The Advisors' Blog

This blog features wisdom from respected compensation consultants and lawyers

September 11, 2017

Incentive Pay: Activist Challenges Calculations

Liz Dunshee

Verifying calculations for incentive payouts always made my skin crawl. Usually because I’d learn of payday adjustments for things “everyone’s always agreed on” a day before printing the proxy. So that would lead to a mad scramble to ensure that the proxy disclosure, minutes & actual payouts aligned. Spoiler alert: you usually have to fix them all. And since pay is a sensitive topic, probing questions and further adjustments aren’t warmly received.

But this SEC complaint from “Change to Win” Investment Group shows there’s at least one reason to keep fighting the good fight: activists are also tying out the numbers – and might alert the SEC to discrepancies. CtW’s press release explains its allegations:

T-Mobile’s executives were paid $4 million more in 2016 than they would have been if T-Mobile had followed the methods described in its own proxy statement for calculating executive pay, according to a complaint the CtW Investment Group filed today with the SEC.

The complaint documents T-Mobile’s explanation of how it calculates executive pay – in particular its annual bonuses – and then shows that it is not possible to replicate the bonuses awarded to T-Mobile executives by following these methods: T-Mobile awarded bonuses to executives as if they had exceeded targets on four performance measures by an average of 187%, when in fact they exceeded the board’s targets by only 128%.

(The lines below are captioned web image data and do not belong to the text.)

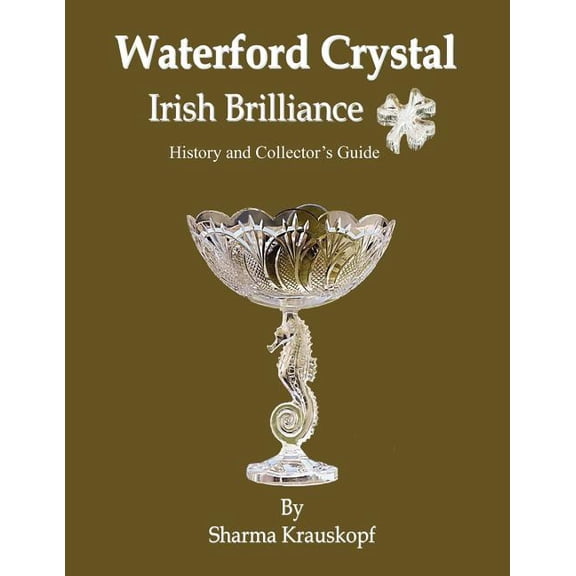 Waterford Crystal - Irish Brilliance (Paperback)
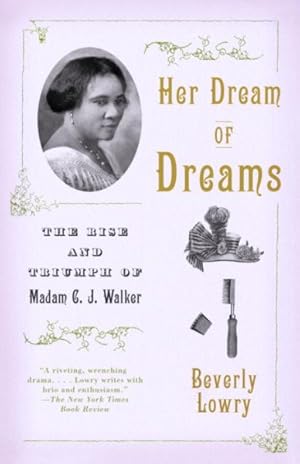 Imagen del vendedor de Her Dream of Dreams : The Rise and Triumph of Madam C. J. Walker a la venta por GreatBookPricesUK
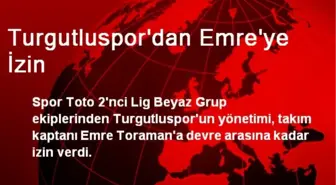 Turgutluspor'dan Emre'ye İzin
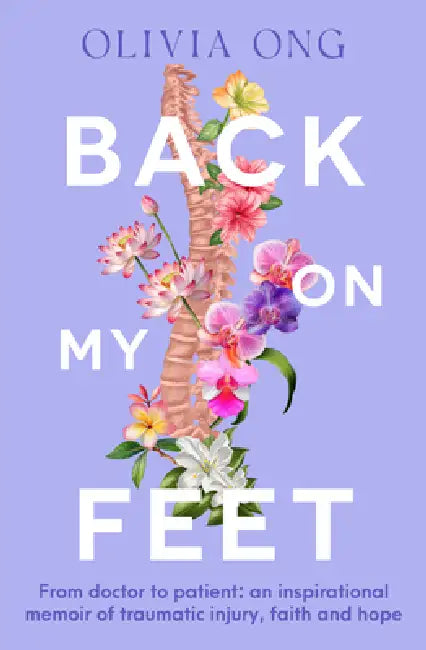 Back on My Feet: From Doctor to Patient, a Moving and Inspirational Memoir of Traumatic Injury, Faith and Hope, for Readers of Turia Pitt and Emma Car by Olivia Ong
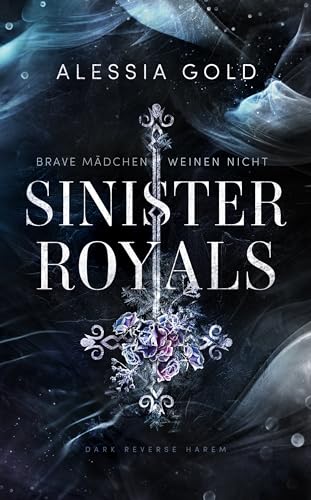 Sinister Royals: Brave Mädchen weinen nicht
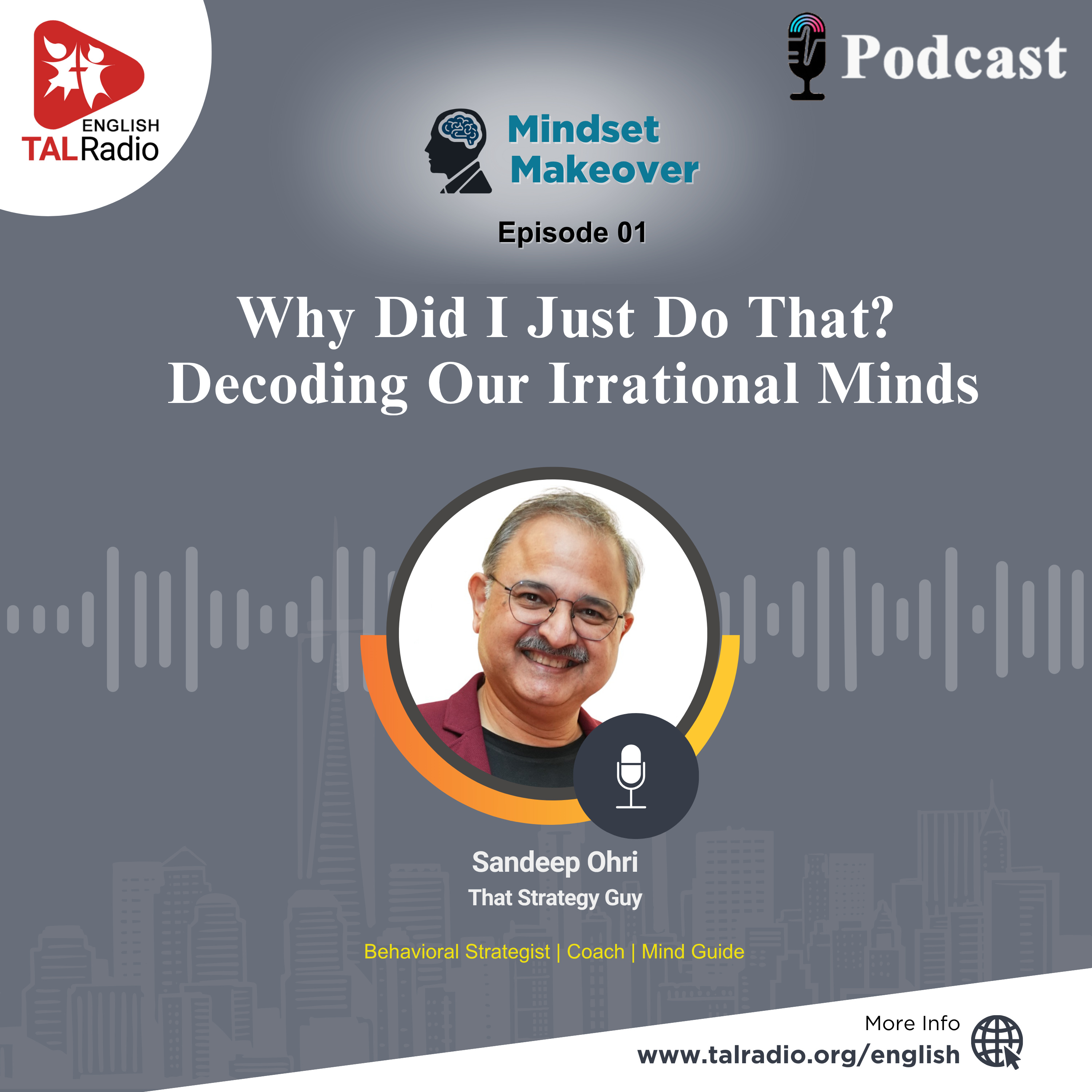 Why Did I Just Do That ? Decoding Our Irrational Minds | Mindset Makeover - 01 episode artwork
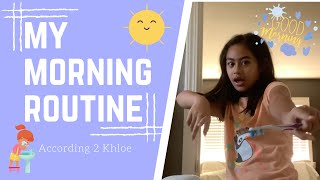My morning routine | In quarantine | According 2 Khloe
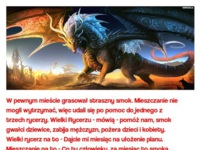 W pewnym mieście grasował straszny smok. Co na to rycerze sprawdzcie sami! :-)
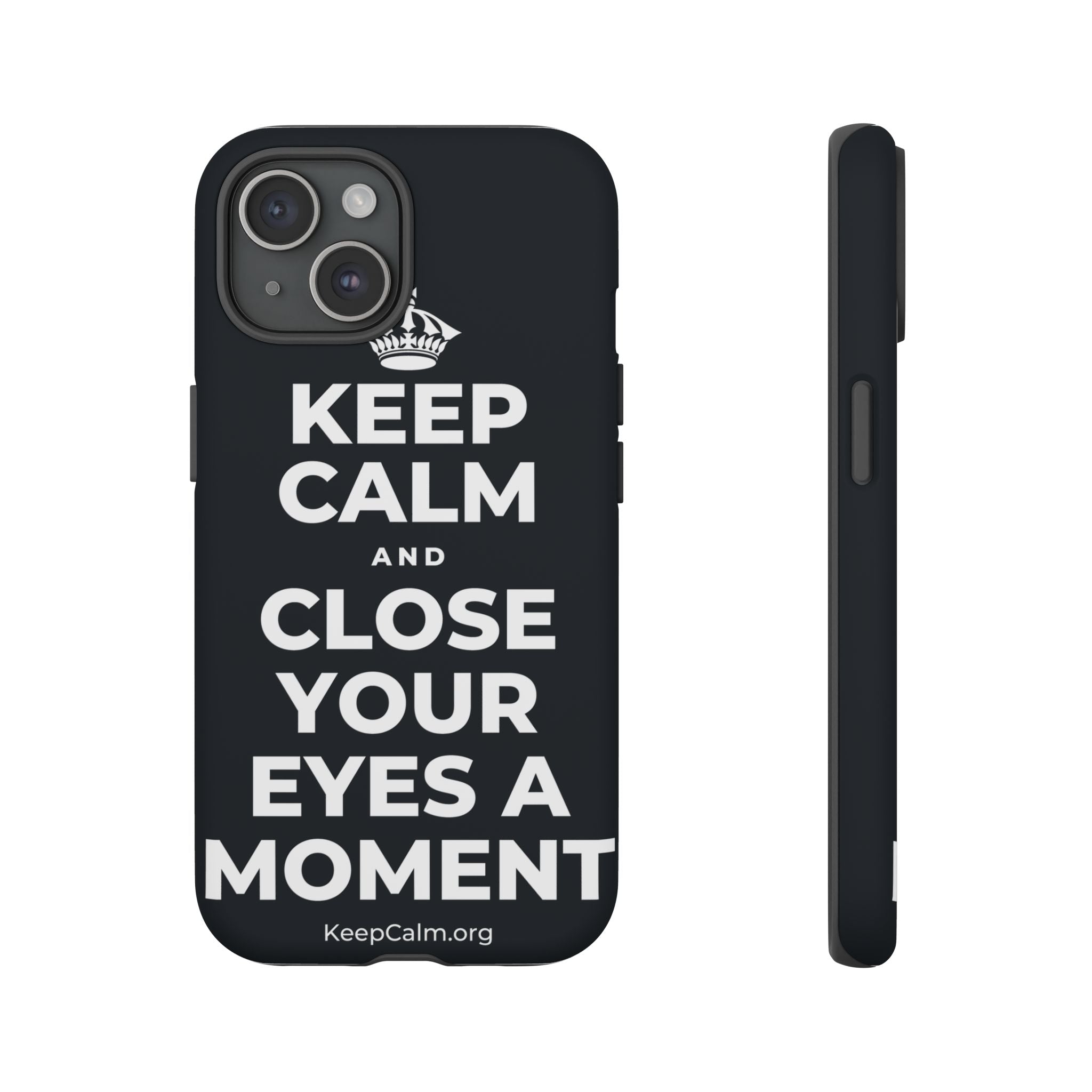 KEEP CALM AND CLOSE YOUR EYES A MOMENT Phone Case (Dark)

Moreover, the Investment Group’s complaint highlights T-Mobile’s inadequate disclosure surrounding the calculation of non-GAAP metrics T-Mobile relies on to measure performance in its executive pay plans. For instance, T-Mobile claims to include gains or losses from the disposal of spectrum licenses in its Adjusted EBITDA measure, but fails to take into account an $835 million loss on spectrum license disposals reported on its financial statements for FY 2016. Another non-GAAP measure T-Mobile relies on – Operating Free Cash Flow – is impossible to calculate based on the vague description T-Mobile provides.